| EXERCISE REQUIREMENTS |
Retype the opening lines of the data exactly, stopping after the line that contains "HEN Harm Reduction". Skip every picture.

| GIVEN INFORMATION |
───

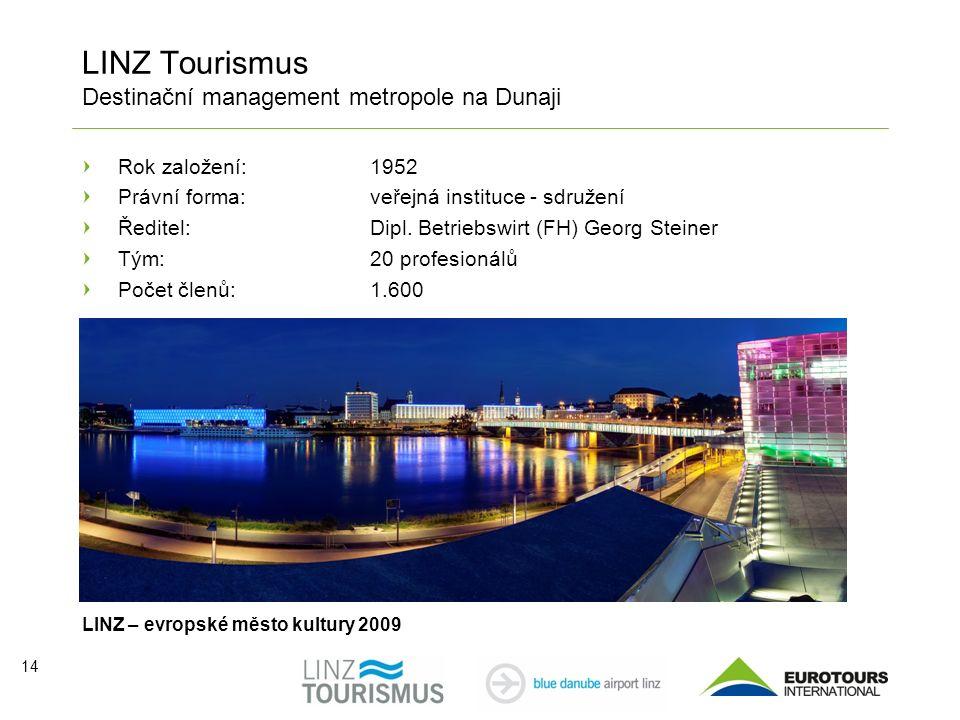 14 LINZ Tourismus Destinační management metropole na Dunaji Rok založení:1952 Právní forma:veřejná instituce - sdružení Ředitel:Dipl.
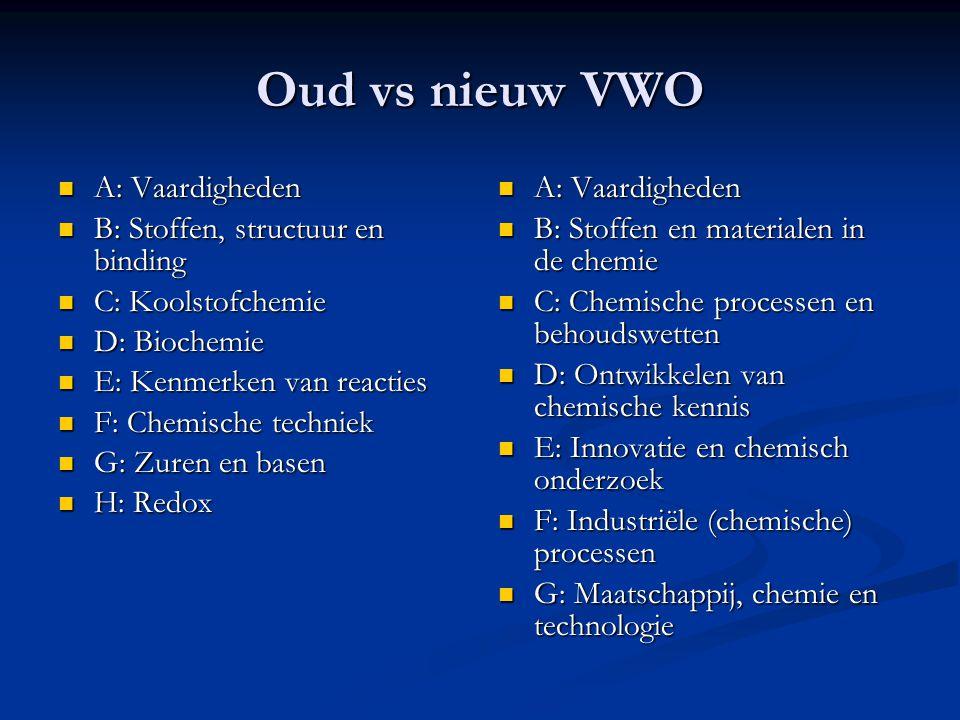 Oud vs nieuw VWO A: Vaardigheden A: Vaardigheden B: Stoffen, structuur en binding B: Stoffen, structuur en binding C: Koolstofchemie C: Koolstofchemie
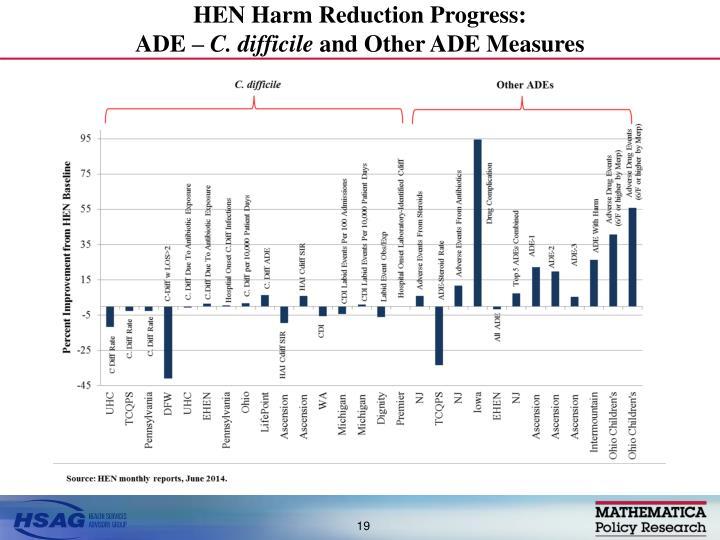 HEN Harm Reduction Progress:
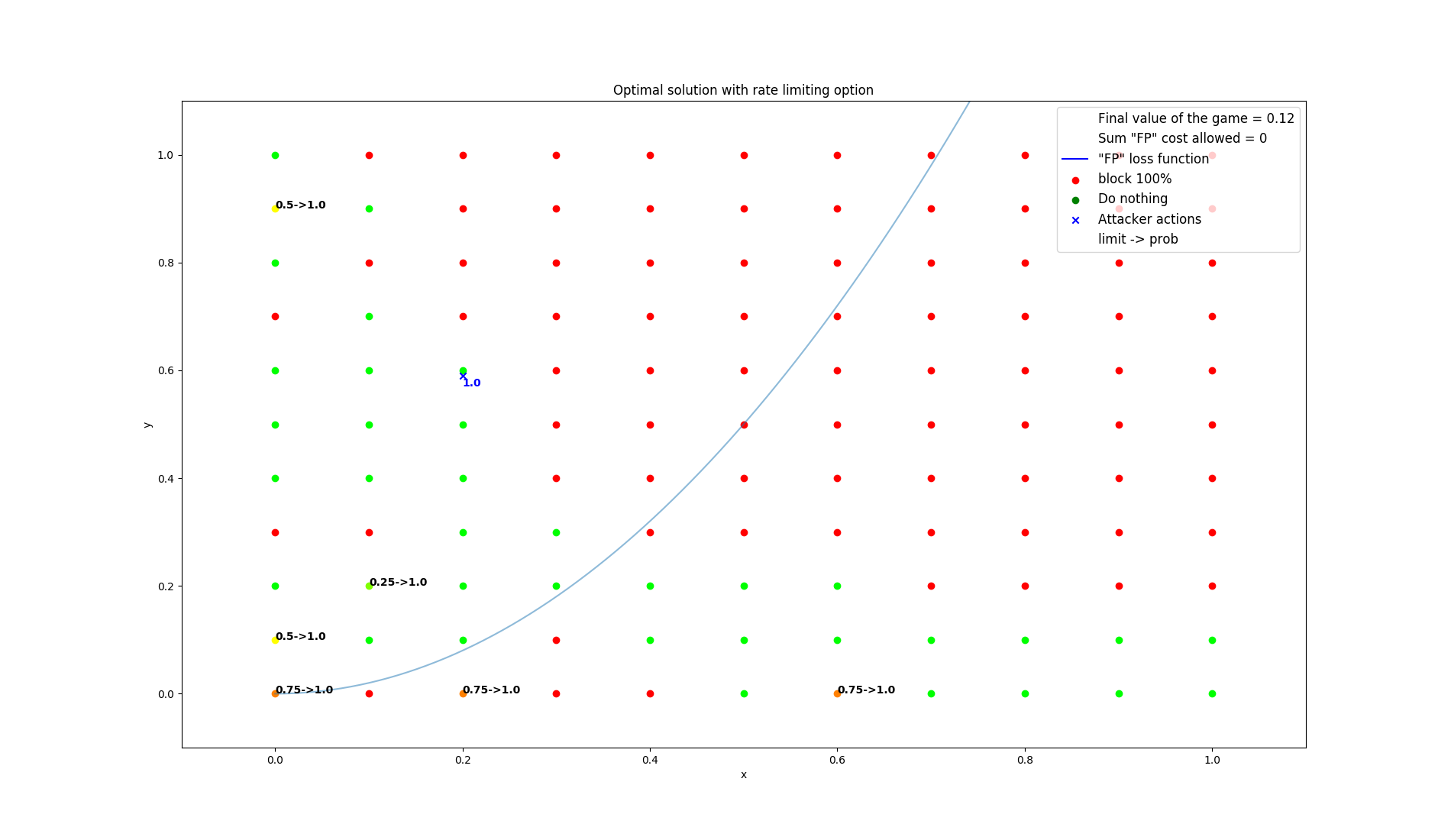 results/optimal/false_positive_constraint/2-summarization.png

───

| RESULT FOR THIS EXERCISE |
 14 LINZ Tourismus Destinační management metropole na Dunaji Rok založení:1952 Právní forma:veřejná instituce - sdružení Ředitel:Dipl.
 Oud vs nieuw VWO A: Vaardigheden A: Vaardigheden B: Stoffen, structuur en binding B: Stoffen, structuur en binding C: Koolstofchemie C: Koolstofchemie
 HEN Harm Reduction Progress:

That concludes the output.